Top of PROVIDED TEXT

I'm not sure which is worse.
2. Brad Parscale
For the last three months I've been pointing out that the Trump digital operation is not a political campaign so much as a marketing scam and that it was clear that Brad Parscale could not keep his job for much longer.
And lo' it came to pass that Brad was cast into the outer darkness.
I'm kidding, of course. Brad only lost his big job. He's still on the payroll because in Trump world, you only get cast out for disloyalty, not incompetence.
Of course, what gets you demoted is neither disloyalty nor incompetence, but the boss seeing people talk about how you're getting rich off of his brand. Check out this nugget:
"Drawing some concerns from Mr. Trump was a May advertisement from the Lincoln Project, a bipartisan group working to defeat the president in November. The ad suggested that the campaign manager was getting rich off Mr. Trump."
Oops.
But before we move on to the Glorious Stepien Era—where the suburbs become Republican again because Stepien once worked for Chris Christie and it's the operatives who move voters, not the candidates—I want to share a couple more Trump campaign come-ons that have been passed my way over the last few days.
The first is a hard-sell that tells the recipient that they have exclusively been awarded the chance to have their donation 500% matched, but that the offer will expire in two hours:
When David didn't respond, the campaign followed up with this stern message:
Don't fail the Dear Leader!

Bottom of PROVIDED TEXT
Top of THE DATA

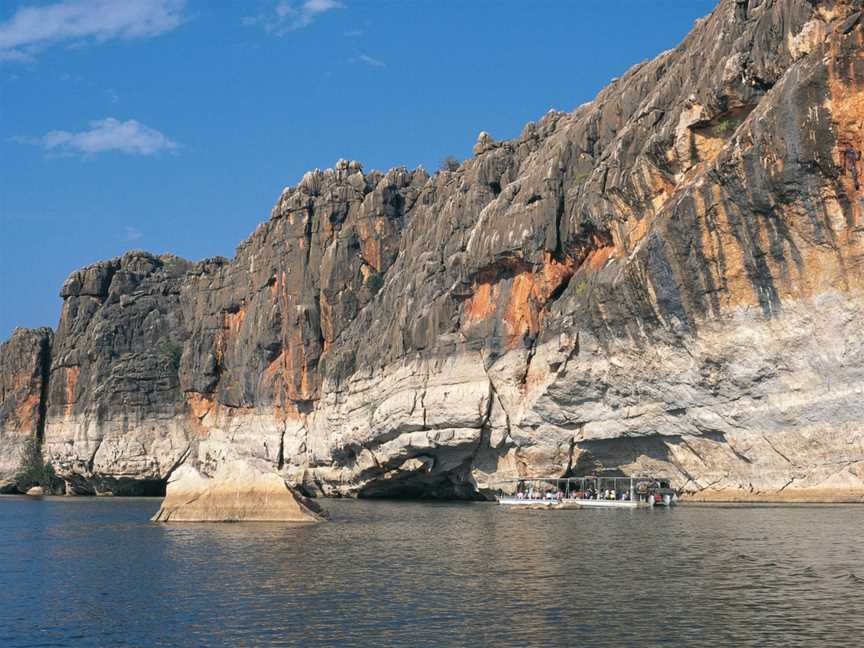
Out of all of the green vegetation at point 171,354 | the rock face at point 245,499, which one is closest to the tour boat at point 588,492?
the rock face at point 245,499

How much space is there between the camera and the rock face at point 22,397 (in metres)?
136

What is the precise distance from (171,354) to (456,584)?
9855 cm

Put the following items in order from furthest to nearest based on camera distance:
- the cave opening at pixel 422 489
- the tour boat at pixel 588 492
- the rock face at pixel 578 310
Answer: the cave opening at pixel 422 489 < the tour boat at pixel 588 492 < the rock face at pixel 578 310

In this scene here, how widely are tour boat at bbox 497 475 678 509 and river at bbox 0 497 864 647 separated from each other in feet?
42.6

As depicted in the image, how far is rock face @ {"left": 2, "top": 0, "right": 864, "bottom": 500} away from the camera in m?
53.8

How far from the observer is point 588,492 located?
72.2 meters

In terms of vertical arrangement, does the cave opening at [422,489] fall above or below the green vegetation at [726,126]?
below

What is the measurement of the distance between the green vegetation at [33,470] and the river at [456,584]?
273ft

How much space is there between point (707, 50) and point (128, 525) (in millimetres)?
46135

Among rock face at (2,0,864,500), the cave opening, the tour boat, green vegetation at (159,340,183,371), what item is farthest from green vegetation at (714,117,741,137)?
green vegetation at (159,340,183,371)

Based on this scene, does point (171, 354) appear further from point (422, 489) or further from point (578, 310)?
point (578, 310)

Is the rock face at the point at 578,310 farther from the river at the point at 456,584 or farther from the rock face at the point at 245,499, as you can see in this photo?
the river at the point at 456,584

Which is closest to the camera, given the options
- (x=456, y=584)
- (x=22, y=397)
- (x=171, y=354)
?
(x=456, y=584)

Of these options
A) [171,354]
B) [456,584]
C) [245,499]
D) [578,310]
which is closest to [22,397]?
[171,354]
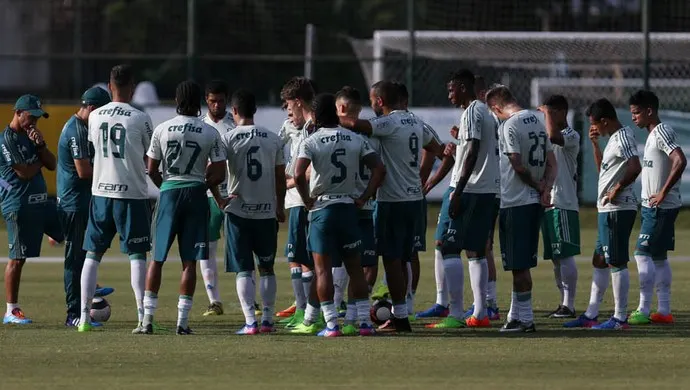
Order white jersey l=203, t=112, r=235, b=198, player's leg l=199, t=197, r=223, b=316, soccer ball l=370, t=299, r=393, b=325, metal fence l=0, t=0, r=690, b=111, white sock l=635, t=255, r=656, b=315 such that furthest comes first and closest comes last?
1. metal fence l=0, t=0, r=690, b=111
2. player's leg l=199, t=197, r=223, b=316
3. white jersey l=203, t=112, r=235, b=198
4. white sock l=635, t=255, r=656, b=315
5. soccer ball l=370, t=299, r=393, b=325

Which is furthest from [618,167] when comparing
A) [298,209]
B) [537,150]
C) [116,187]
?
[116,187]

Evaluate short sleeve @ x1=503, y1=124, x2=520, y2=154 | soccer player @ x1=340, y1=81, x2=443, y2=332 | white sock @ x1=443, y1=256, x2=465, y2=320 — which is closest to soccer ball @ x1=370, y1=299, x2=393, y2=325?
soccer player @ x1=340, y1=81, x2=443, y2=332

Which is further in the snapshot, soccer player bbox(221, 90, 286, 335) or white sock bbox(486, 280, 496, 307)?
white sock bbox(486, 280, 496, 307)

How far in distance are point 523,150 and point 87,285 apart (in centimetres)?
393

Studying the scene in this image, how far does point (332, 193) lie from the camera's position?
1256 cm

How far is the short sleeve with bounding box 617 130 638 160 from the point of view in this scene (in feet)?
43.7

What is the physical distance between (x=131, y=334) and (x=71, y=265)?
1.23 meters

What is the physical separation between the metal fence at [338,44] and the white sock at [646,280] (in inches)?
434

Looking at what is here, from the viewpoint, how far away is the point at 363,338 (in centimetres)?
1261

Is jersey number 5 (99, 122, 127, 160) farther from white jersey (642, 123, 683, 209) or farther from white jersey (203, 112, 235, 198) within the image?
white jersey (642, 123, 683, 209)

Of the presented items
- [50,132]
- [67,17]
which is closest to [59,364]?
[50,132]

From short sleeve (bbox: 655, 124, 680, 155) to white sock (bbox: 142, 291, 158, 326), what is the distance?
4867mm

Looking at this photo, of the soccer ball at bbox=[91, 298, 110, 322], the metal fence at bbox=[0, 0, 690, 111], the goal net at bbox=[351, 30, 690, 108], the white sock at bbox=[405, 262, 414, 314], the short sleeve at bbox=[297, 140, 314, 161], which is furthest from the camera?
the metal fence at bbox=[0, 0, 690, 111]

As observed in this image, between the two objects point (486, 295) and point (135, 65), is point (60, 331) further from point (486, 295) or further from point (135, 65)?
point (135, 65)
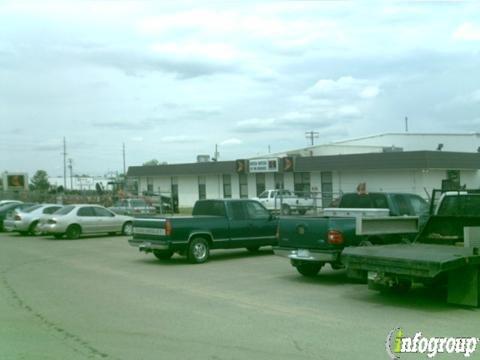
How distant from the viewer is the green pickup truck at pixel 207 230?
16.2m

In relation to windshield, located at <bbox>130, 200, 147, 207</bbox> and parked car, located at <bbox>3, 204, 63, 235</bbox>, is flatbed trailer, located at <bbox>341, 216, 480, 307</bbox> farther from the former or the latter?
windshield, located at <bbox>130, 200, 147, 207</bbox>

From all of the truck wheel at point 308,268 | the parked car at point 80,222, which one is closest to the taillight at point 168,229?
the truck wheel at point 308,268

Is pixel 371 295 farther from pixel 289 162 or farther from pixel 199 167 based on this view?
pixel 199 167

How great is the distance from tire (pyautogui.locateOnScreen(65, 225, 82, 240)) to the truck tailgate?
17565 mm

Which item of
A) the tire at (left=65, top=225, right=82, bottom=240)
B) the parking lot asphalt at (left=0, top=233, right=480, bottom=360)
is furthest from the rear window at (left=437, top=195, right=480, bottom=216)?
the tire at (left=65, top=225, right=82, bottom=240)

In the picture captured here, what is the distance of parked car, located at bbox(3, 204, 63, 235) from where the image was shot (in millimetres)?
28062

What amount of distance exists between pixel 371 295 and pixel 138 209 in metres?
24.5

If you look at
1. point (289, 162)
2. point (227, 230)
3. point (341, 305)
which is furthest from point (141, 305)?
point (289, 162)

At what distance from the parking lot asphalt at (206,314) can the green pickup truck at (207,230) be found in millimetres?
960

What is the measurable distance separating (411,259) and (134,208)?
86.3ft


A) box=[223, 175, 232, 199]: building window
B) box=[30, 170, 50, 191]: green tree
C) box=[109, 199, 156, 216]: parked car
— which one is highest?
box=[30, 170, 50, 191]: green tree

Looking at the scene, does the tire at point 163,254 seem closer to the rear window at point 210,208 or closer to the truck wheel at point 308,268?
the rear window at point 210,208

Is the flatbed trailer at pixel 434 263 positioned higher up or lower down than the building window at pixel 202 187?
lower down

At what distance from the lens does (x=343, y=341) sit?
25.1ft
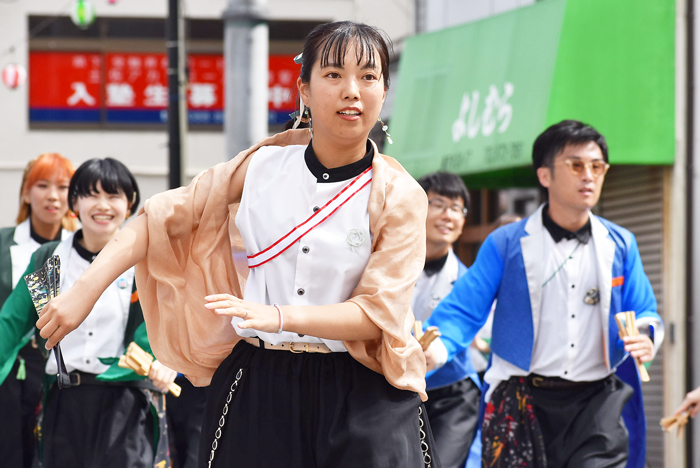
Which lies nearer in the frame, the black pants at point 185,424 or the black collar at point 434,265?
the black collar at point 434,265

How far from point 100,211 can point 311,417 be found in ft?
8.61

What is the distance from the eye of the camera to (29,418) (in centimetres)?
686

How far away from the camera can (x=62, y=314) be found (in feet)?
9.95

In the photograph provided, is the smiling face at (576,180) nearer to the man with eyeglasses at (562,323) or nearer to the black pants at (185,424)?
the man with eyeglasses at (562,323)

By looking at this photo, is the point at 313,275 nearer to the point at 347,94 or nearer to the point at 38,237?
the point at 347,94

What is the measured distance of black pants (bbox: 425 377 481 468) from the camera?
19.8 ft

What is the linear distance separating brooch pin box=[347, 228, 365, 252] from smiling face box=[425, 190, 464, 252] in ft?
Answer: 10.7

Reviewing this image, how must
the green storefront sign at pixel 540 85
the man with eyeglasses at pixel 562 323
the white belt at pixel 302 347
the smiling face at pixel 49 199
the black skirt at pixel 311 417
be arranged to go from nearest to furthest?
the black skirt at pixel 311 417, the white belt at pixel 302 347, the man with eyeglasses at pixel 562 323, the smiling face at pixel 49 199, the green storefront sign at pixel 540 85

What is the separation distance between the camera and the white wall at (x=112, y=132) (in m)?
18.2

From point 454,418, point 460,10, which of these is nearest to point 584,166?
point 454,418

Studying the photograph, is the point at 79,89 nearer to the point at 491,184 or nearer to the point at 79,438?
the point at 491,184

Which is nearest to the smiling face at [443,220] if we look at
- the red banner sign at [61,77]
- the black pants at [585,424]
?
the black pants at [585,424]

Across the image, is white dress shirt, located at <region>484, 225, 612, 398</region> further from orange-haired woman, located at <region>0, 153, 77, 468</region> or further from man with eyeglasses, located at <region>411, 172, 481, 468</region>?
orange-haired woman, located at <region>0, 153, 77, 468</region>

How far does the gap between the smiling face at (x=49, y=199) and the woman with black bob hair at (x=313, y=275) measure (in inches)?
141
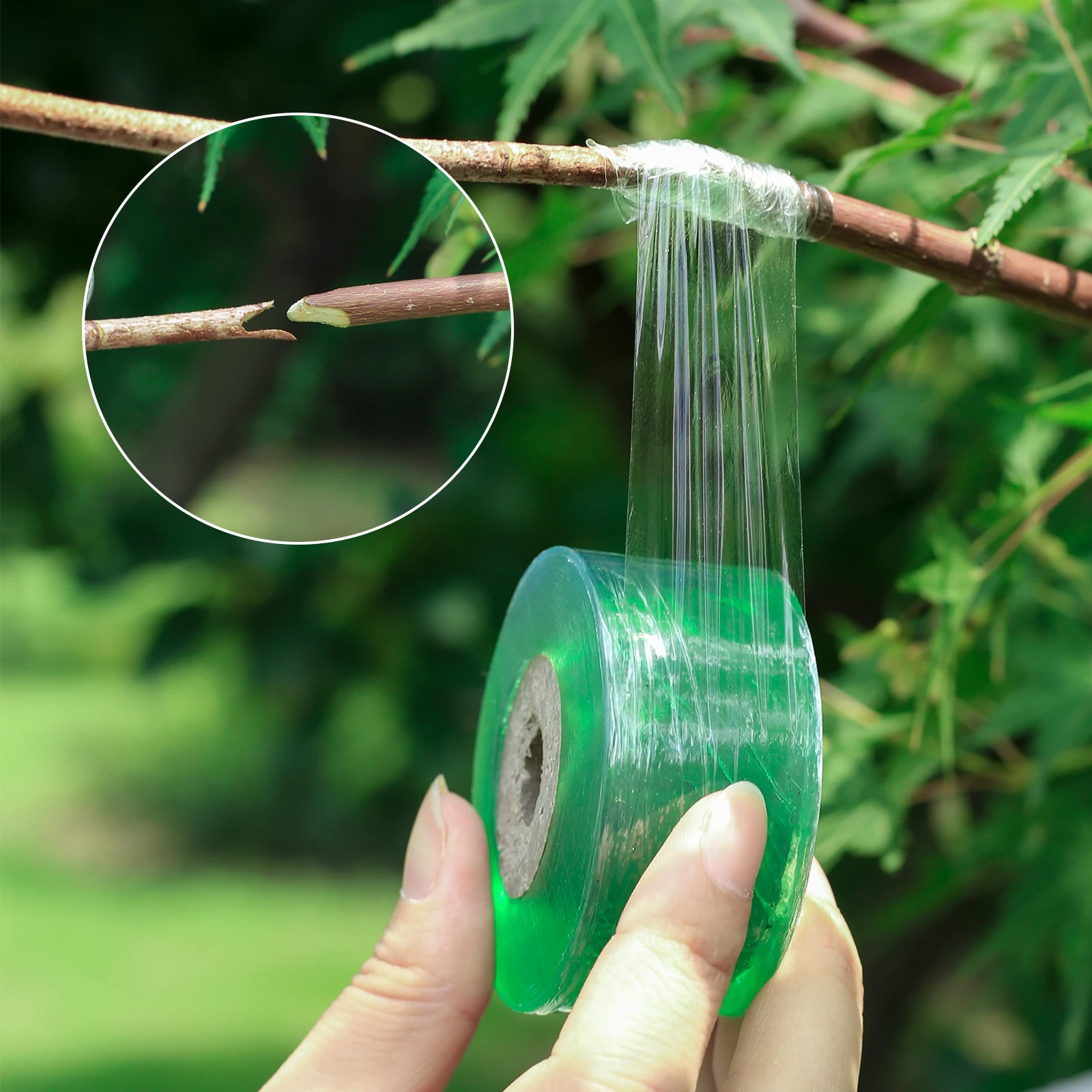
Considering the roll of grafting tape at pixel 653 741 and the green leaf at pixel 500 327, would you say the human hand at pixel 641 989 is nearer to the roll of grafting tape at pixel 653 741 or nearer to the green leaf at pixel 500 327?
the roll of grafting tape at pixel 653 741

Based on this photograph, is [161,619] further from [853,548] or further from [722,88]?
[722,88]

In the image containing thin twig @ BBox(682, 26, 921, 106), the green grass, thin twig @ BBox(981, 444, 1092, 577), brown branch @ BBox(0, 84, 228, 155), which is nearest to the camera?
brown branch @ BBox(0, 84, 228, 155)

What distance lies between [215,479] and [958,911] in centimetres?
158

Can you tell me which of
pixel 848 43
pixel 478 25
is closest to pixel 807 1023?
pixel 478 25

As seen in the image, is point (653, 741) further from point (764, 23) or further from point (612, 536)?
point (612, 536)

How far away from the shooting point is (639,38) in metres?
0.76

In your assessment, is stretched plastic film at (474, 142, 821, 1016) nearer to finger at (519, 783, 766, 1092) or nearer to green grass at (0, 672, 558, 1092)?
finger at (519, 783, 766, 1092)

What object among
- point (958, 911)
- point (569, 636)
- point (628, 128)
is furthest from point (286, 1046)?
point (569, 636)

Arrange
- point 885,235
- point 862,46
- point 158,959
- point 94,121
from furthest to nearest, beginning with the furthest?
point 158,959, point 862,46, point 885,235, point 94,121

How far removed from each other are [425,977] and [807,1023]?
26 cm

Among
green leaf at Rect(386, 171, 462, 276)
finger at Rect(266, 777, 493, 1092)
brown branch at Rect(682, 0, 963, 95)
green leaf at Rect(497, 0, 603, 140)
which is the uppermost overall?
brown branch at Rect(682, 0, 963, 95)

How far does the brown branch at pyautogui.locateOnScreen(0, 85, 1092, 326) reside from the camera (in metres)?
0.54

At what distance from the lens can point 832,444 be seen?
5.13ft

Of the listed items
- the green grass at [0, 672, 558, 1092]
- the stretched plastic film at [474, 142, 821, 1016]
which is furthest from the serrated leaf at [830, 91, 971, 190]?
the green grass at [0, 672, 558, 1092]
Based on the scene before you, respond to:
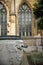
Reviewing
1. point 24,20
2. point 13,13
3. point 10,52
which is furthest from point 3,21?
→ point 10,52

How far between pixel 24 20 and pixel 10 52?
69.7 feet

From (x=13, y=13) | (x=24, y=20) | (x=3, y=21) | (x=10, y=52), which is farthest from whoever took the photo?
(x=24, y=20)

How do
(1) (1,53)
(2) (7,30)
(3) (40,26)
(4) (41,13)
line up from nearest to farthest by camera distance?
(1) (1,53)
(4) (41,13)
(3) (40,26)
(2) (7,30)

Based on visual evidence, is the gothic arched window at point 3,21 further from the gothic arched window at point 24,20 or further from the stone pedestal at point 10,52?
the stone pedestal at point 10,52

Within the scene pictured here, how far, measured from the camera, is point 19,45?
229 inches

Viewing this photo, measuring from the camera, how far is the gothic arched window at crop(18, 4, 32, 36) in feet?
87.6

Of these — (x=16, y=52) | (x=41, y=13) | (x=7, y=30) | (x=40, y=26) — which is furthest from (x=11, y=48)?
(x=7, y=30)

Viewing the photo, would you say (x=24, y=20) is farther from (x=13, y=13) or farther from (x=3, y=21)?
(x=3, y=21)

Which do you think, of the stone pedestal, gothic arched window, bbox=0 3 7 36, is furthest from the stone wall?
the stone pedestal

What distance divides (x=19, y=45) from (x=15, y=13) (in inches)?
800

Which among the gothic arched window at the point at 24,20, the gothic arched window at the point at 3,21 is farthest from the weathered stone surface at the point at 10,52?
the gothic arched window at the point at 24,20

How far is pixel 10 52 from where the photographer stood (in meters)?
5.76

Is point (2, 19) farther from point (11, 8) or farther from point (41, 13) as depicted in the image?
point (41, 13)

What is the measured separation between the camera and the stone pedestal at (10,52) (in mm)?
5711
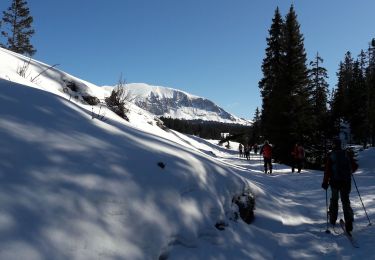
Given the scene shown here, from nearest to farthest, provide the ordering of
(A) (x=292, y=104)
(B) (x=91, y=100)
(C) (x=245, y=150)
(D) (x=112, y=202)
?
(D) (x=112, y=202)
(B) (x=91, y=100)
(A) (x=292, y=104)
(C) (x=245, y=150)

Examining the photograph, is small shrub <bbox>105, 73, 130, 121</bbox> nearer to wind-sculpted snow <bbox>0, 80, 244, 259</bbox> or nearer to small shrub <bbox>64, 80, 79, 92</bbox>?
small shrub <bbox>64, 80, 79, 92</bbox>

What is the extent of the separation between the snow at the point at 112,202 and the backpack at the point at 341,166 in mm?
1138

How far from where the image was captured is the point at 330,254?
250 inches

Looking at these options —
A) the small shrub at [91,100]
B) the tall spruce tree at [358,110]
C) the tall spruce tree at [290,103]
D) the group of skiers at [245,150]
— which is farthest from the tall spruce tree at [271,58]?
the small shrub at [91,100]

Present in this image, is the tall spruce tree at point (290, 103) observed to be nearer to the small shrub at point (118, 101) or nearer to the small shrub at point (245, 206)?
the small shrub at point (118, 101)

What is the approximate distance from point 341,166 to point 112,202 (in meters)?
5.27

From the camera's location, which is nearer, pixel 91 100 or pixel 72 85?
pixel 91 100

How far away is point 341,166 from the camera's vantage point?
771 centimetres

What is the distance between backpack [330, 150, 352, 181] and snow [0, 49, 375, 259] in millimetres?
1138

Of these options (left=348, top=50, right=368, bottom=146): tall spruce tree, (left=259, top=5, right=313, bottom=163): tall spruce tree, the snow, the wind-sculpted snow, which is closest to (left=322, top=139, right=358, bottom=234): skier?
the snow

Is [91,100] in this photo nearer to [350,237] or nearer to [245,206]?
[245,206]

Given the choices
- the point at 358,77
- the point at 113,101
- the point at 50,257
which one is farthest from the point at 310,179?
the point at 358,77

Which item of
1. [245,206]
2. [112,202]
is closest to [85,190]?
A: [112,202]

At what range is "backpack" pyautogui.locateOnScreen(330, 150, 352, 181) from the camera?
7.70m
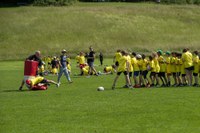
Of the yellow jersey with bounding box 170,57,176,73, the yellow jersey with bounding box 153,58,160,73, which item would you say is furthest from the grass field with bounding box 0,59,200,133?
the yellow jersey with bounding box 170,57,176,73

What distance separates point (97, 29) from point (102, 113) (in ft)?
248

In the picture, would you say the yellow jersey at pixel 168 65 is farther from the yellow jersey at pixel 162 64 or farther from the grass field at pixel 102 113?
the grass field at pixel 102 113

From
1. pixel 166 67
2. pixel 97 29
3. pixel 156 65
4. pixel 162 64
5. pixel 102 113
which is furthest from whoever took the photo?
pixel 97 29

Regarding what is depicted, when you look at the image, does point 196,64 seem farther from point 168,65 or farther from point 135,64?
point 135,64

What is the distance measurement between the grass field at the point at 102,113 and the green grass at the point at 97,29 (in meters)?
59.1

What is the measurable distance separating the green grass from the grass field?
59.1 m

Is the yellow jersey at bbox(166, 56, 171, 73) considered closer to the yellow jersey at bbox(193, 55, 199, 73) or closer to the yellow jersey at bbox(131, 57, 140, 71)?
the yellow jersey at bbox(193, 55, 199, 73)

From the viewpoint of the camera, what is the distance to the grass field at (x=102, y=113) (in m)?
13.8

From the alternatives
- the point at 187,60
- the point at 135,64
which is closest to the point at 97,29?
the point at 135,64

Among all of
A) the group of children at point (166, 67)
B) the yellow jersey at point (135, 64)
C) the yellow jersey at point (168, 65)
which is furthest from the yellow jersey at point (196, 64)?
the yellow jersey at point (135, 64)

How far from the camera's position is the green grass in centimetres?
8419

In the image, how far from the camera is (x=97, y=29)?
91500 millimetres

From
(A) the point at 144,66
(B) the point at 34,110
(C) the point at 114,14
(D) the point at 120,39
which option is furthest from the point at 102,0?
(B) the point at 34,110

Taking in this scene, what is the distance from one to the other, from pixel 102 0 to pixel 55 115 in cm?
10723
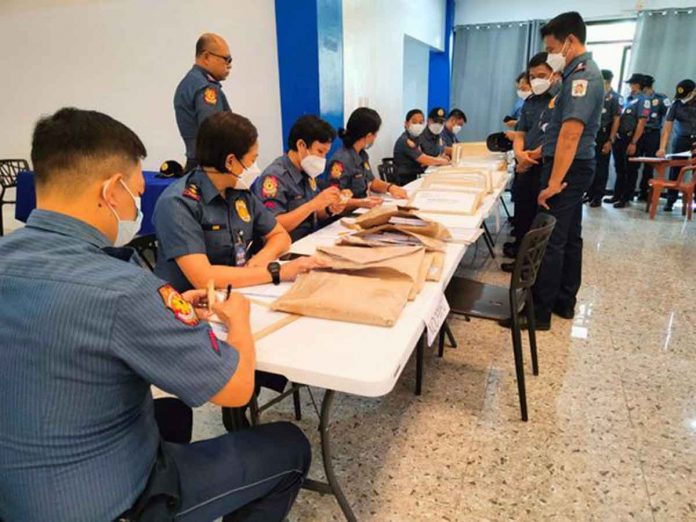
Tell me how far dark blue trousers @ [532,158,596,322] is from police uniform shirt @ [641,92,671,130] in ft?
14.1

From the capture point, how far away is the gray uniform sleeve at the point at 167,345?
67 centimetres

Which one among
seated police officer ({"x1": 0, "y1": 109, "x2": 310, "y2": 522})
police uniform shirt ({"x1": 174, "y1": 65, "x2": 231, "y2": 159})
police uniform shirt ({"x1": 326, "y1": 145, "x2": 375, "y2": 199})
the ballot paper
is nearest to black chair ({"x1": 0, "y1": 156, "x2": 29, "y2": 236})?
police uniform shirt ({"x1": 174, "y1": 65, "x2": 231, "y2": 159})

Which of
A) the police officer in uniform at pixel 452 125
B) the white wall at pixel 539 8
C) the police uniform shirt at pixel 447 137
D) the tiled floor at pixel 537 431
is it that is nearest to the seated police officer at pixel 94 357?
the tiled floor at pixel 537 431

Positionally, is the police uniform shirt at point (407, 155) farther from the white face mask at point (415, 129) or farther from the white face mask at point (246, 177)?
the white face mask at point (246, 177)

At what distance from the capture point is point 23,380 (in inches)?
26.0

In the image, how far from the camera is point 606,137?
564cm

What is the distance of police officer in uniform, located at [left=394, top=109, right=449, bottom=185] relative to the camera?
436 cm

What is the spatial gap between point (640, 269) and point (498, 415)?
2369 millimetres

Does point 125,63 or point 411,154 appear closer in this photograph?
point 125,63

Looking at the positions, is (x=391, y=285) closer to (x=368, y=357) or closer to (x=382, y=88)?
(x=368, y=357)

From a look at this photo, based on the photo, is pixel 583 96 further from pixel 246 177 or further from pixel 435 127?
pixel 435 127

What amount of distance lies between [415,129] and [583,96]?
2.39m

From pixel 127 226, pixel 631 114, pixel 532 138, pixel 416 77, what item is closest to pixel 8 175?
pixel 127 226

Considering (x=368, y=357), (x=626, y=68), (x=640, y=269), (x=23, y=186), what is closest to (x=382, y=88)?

Bottom of THE DATA

From the text about Brad Parscale above, write out word for word the part that opens with the words containing "I'm not sure" and closes with "disloyalty, not incompetence.".

I'm not sure which is worse.
2. Brad Parscale
For the last three months I've been pointing out that the Trump digital operation is not a political campaign so much as a marketing scam and that it was clear that Brad Parscale could not keep his job for much longer.
And lo' it came to pass that Brad was cast into the outer darkness.
I'm kidding, of course. Brad only lost his big job. He's still on the payroll because in Trump world, you only get cast out for disloyalty, not incompetence.